Ala. Admin. Code r. 560-X-7-.24

Current through Register Vol. 43, No. 1, October 31, 2024
Section 560-X-7-.24 - Sending Bills And Statements To Medicaid Recipients
(1) Providers should not send recipients bills or statements for covered services once that recipient has been accepted as a Medicaid patient.
(2) Providers may send a notice to the recipient stating their claim is still outstanding if the notice indicates in bold letters: "THIS IS NOT A BILL."
(3) Providers are responsible for followup with the fiscal agent or Medicaid on any billing problems or unpaid claims.
(4) The Recipients are not responsible for the difference between charges billed and the amount paid by Medicaid for covered charges services.
(5) Providers agree to accept the amount paid by Medicaid as payment in full.
(6) Recipients may be billed only for the allowable copayment amount, for services not covered by Medicaid, or when benefits have been exhausted.
(7) Providers may not deny services to any eligible recipient due to the recipient's inability to pay the allowable copayment amount.

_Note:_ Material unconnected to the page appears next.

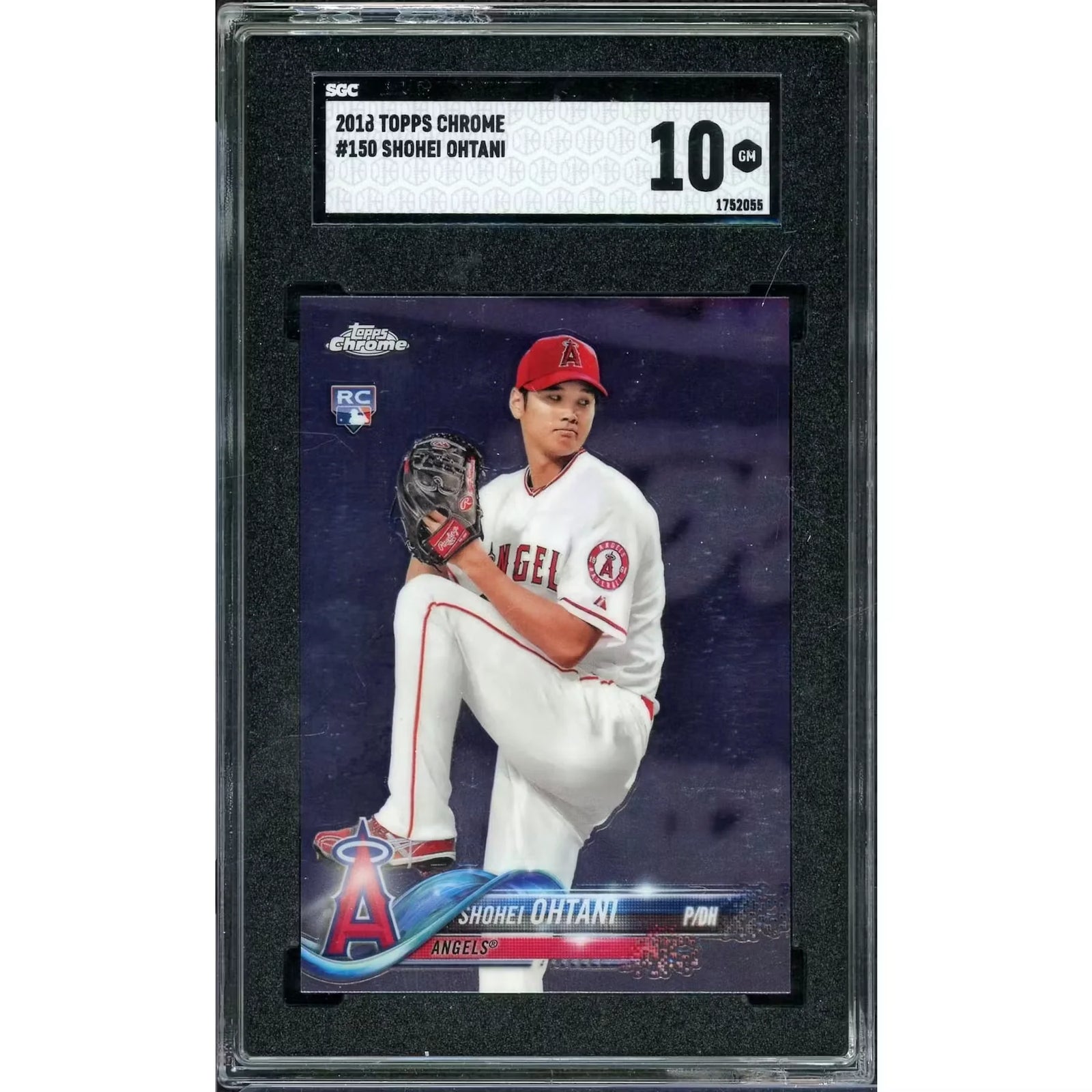 Shohei Ohtani 2018 Topps Chrome Rookie #150 | SGC 10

Author: Lynn Sharp, Associate Director, Policy Development Unit

Ala. Admin. Code r. 560-X-7-.24

Rule effective October 1, 1982. Amended effective July 9, 1984; June 8, 1985. Amended: Filed March 7, 1997; effective April 11, 1997. Amended: Filed August 6, 1999; effective September 10, 1999.

Statutory Authority: State Plan; Title XIX, Social Security Act; 42 C.F.R. §§447.15, 447.50, 447.55.